I checked Wercon. No solutions found. It did show that Windows Explorer had hung and was closed on several occasions (as I was trying to get Windows Updates). I saved a description of two of these events which is attached in case this would be helpful to you.


----------



## jcgriff2 (Sep 30, 2007)

*Re: Vista windows update hangs*

Hi. . .

Thank you for the text report from WERCON. (Did you get it from wercon? - if so how, please?)

The entries show Windows Explorer crashing (app hang) because it is waiting for svchost (Vista generic host service - you will sometimes see 12+ of these running in Task Manager) which is being held up - so Win Explorer times out after 30000ms which gives you the "Not Responding" message.

I have seen this many times and it is usually caused by a 3rd party firewall as it is blocking internal ports. You have Zone alarm - my advice is to get rid of it and reset your Windows Firewall to default settings.

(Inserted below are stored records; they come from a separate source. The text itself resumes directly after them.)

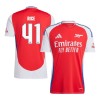 Men's RICE #41 Arsenal Home Replica Soccer Jersey -UCL 2024/25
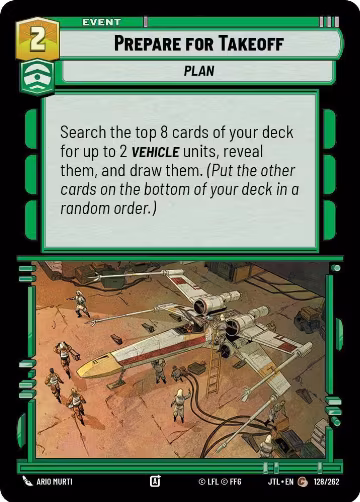 Prepare for Takeoff (128/262), Jump to Lightspeed — Star Wars card price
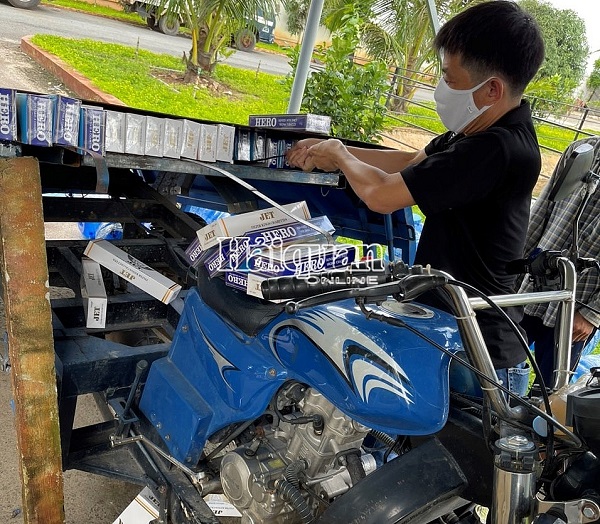 Hải quan Tây Ninh: Liên tiếp phát hiện 2 vụ vận chuyển thuốc lá nhập lậu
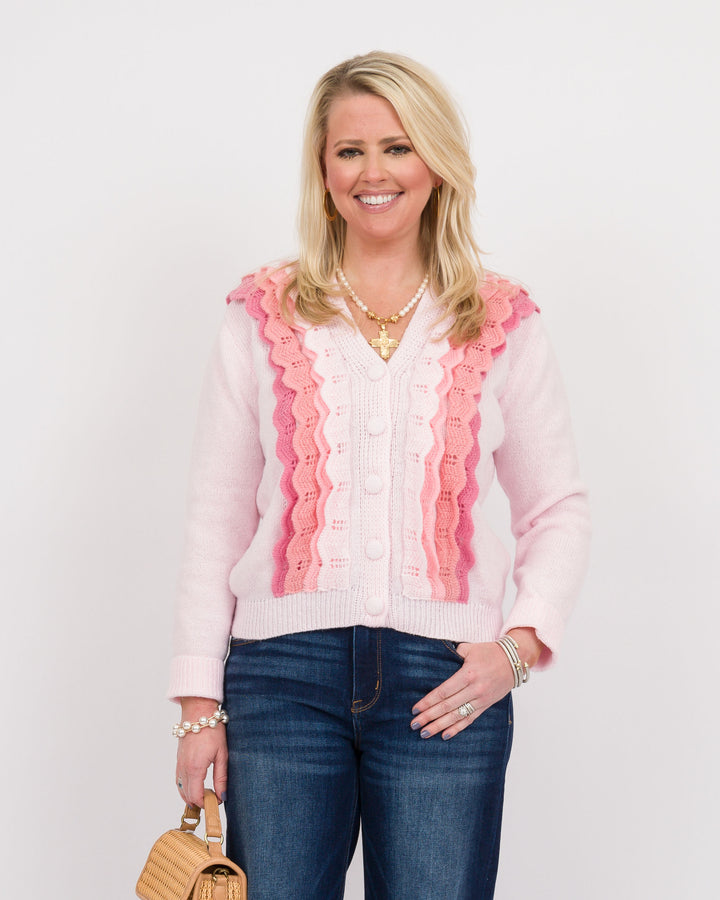 Pretty in Pinks Cardigan-Final Sale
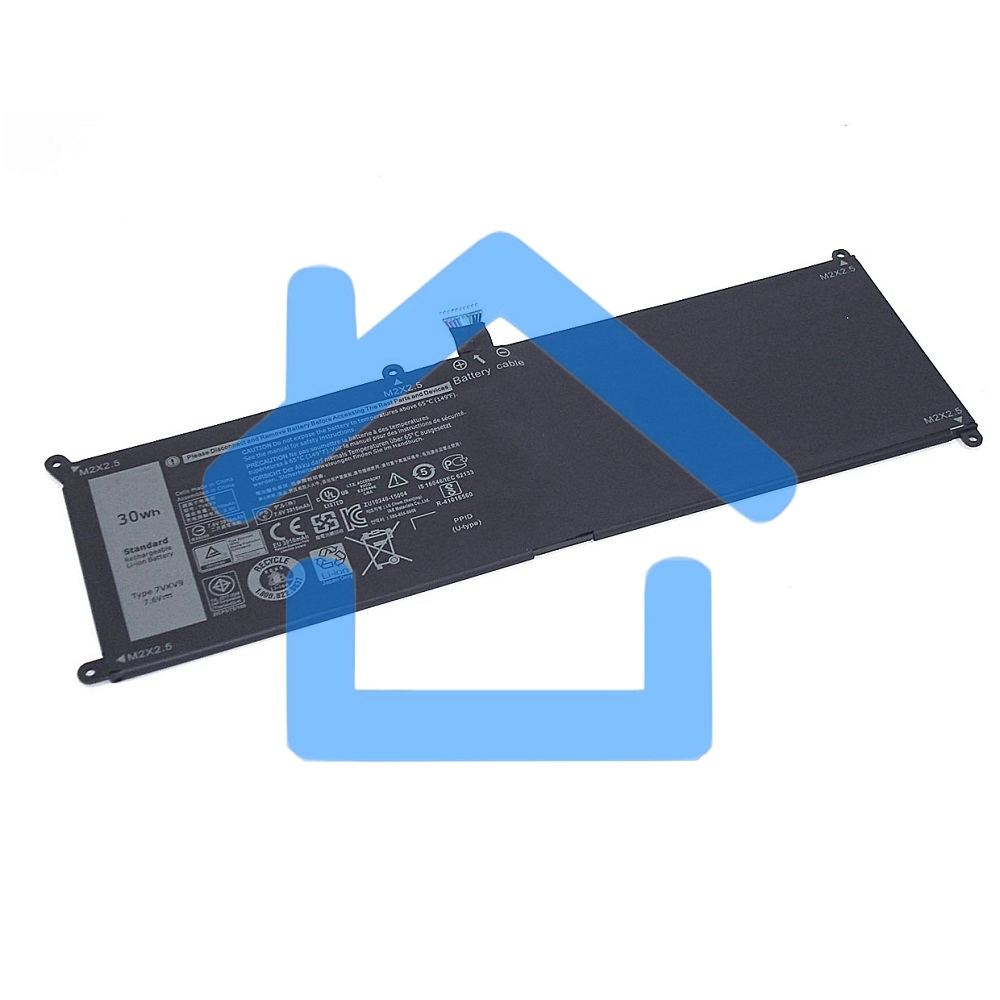 Аккумуляторная батарея для ноутбука Dell Latitude XPS 12 70007.6V 30Wh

to reset the Windows firewall *after* the Zone-Alarm un-install is complete (be sure to re-boot after un-install) do the following:
START | type FirewallSettings.exe into the start search box | click on FirewallSettings.exe above | select the Advanced Tab | click on "Restore Defaults" | Click Apply (if hi-lighted) | Click OK

Now try Windows Updates again.

Regards. . .

jcgriff2

.


----------



## dspringsteel (Aug 28, 2008)

*Re: Vista windows update hangs*

JC you get an award! Removing Zone Alarm did the trick. Windows Update is now working again. Many thanks!!
As to the WERCON printout: select "View Problem History", under "problems Windows identified" right-click on a problem then select "View Problem Details". Click on "Copy to Clipboard" to export to text document.


----------



## jcgriff2 (Sep 30, 2007)

*Re: Vista windows update hangs*

Hi. . .

Glad to hear that your Windows Updates are working again.

Also.. thank you for the info on WERCON item exporting... it will be helpful to me.

Good Luck to you.

JC

.


----------



## Eric Teshner (Mar 29, 2009)

jcgriff2 - Thanks so much 

Once I UNINSTALLED Zone Alarm I was able to get things back to normal. Shutting down ZA was not enough. PS-This was on my new Dell notebook running Vista SP1.

Thanks again.


----------



## jcgriff2 (Sep 30, 2007)

@ *Eric Teshner* 

Hi Eric - 

Thanks for posting w/ successful results. I find it awful that OEMs (manufacturers - Dell, HP, etc...) install products like ZoneAlarm, NIS, KIS, McAfee, etc... on brand new systems knowing the problems they cause. 

I honestly believe these have greatly contributed to the Vista-bashing that has occurred. I hope you enjoy your new Vista system. I like Vista very much and have had very few problems.

Regards. . .

jcgriff2

.


----------